Copy out the records below word for word, starting with the line that contains "The scene captured" and continuing down to the end of the records.
____
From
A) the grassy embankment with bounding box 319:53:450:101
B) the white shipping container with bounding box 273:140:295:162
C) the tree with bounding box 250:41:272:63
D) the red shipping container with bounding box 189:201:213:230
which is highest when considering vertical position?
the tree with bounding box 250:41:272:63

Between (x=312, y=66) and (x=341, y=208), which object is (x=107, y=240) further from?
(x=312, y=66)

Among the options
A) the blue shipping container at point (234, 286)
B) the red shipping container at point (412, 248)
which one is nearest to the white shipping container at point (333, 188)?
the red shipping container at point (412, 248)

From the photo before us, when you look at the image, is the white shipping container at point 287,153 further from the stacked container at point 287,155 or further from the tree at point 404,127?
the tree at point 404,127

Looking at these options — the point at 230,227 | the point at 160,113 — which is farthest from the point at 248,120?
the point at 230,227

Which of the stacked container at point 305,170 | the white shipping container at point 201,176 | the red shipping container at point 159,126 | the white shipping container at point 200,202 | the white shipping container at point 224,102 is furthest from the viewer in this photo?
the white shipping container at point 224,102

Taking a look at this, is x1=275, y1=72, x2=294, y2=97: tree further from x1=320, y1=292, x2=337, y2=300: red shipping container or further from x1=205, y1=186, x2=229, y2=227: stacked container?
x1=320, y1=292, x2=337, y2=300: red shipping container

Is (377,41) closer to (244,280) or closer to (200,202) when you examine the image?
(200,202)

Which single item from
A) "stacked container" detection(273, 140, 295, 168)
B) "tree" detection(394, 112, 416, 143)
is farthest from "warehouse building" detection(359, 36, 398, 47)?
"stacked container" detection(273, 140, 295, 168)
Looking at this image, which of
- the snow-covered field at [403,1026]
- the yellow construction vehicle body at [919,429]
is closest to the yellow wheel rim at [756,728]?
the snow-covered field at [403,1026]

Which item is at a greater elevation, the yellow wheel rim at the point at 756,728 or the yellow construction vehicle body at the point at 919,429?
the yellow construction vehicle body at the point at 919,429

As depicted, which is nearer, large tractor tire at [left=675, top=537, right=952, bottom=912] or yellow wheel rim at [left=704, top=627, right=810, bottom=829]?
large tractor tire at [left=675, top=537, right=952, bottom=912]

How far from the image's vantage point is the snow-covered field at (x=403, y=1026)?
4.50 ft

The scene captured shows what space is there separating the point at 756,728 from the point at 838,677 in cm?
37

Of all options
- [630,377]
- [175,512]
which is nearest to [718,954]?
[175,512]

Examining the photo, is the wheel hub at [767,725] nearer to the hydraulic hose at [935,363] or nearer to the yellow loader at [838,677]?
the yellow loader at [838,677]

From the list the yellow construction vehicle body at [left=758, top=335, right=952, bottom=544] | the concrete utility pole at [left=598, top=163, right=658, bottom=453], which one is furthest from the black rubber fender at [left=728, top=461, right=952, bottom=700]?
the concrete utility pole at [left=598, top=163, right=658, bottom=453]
____
*Exercise answer*:
The scene captured shows what space is there separating the point at 756,728 from the point at 838,677 in cm?
37

Of all options
- [630,377]
- [175,512]
which is nearest to [718,954]?
[175,512]

Examining the photo, is the wheel hub at [767,725] nearer to the hydraulic hose at [935,363] or nearer to the yellow loader at [838,677]?
the yellow loader at [838,677]

From the list the yellow construction vehicle body at [left=758, top=335, right=952, bottom=544] | the concrete utility pole at [left=598, top=163, right=658, bottom=453], which one is furthest from the black rubber fender at [left=728, top=461, right=952, bottom=700]?
the concrete utility pole at [left=598, top=163, right=658, bottom=453]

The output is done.